観光筏下り開航以来30余年を経過した現在では、北山川夏の風物詩として定着してきましたが、大きな課題は筏師の高齢化にともなう後継者の確保です。平成10年に全国から後継者を募集し後継者養成事業に着手しました。現在では、筏師後継養成者15名が、夏は観光筏下りに、冬は林業等に従事してこの伝統技術を継承しています。

しかし、近年の林業の衰退等から冬場での仕事の確保が大きな課題となっており、後継者達には、伝統技術を継承しつつ、新しい分野の仕事にも携わっていくことが求められています。

筏と筏師の像の写真

おくとろ公園にある筏と筏師の像

地場特産物じゃばらで地域振興

ゆずでもない、すだちでもない、とんでもない柑橘類が北山村に自生していました。原種原木の「じゃばら」とよばれる果実です。「じゃばら」という名の由来は、邪気を払うからきており、北山村では正月料理に欠かすことのできない縁起物の果実でした。昭和47年「じゃばら」は国内はもとより世界に類のない新品種であることが判明し、昭和52年に農産種苗法による品種登録を出願し、昭和54年に種苗名称登録許可を得たのです。

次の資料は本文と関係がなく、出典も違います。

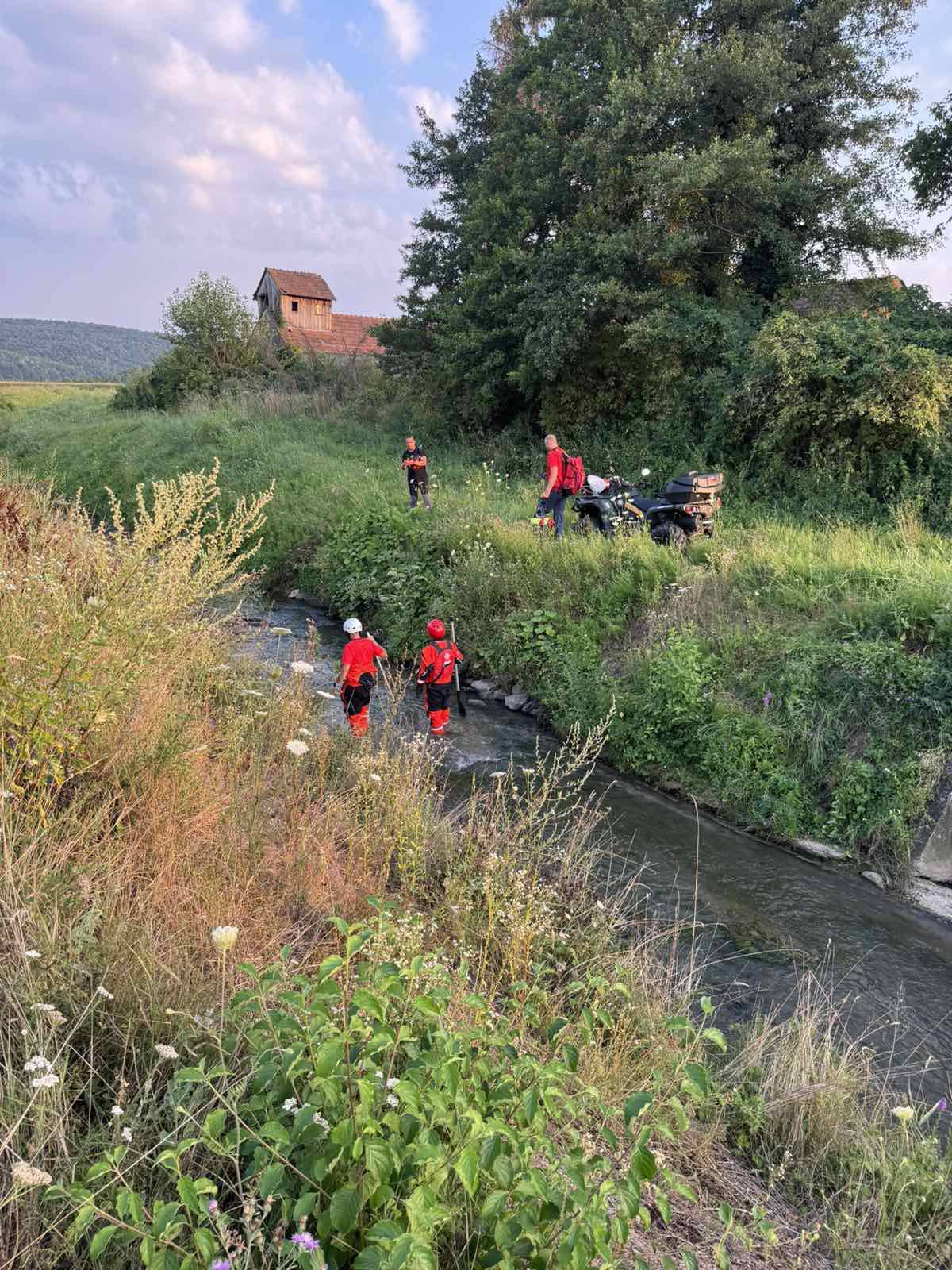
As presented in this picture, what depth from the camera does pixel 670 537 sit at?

しかし、知名度の低さや販路の狭さは致命的で、販売事業もままならず事業廃止も検討されるような状況にまでなりました。そこにインターネット時代の到来という、事態を急転させる救世主が現れました。平成の時代に入りIT、IT、という言葉が飛び交うようになりインターネット全盛の時代を迎えたのです。このような状況の中、北山村としても地の利の悪さを逆手に取り、最後のチャンスとしてじゃばら販売をインターネットに賭けてみようということになり、インターネット販売に取り組みはじめました。これが北山村の今後を左右するぐらいの大きな転機となりました。

小学生によるじゃばら収穫体験の写真

小学生によるじゃばら収穫体験

じゃばら果実と果汁の写真

じゃばら果実と果汁

地の利の悪さを逆手にICTの活用

北山村として最初にICTの活用に取り組んだのが楽天市場への出店でした。大きなきっかけはお客さまの一言「じゃばらは花粉症に効く」ということでした。

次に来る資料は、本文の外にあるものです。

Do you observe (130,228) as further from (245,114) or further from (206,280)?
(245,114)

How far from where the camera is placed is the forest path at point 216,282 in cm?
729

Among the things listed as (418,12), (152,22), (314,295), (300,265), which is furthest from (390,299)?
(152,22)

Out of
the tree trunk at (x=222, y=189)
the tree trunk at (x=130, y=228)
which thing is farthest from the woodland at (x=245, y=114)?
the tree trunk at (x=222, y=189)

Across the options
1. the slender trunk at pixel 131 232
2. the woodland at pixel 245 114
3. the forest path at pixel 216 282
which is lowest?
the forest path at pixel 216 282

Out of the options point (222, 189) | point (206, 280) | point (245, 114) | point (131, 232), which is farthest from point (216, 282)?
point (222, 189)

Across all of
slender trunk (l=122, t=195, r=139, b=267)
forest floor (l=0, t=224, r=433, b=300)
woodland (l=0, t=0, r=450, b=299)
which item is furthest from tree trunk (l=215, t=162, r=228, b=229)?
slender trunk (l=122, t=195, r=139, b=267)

直ちにインターネットを活用して1,000人モニター調査を実施しましたが、その結果は驚くべき結果でした。回答を頂いた人の約半数の方が花粉症に効果があったということでした。この結果をインターネットで公表するとすぐに大きな反響があり一躍じゃばらが脚光をあびることとなりました。

これを契機として売上も順調に推移してきましたが、IT全盛の時代にはより新しいツールが求められています。北山村としては、これまでに培ったインターネット通販のノウハウを活かす新たな戦略として平成19年春にブログポータルサイト(俗称村ぶろ)の運営にのりだしました。

このブログポータルサイトは、自治体運営としては全国初となります。運営の基本理念は、地域に密着したブログとして地域情報を発信し、北山村の応援団を全国に作り、地場畜産物の販売促進と地域活性化を図ることで、ブログ内の広告収入やシステム利用料等による運営として、村に財政負担のかからない仕組みとしています。現在の利用状況は、会員数約1万5千人、アクセス数1日当たり約30万PVとなっています。

村ぶろの輪も広がり、民間企業及び自治体で運用を頂いています。自治体では北海道の上士幌町とブログを通じての連携交流が始まっています。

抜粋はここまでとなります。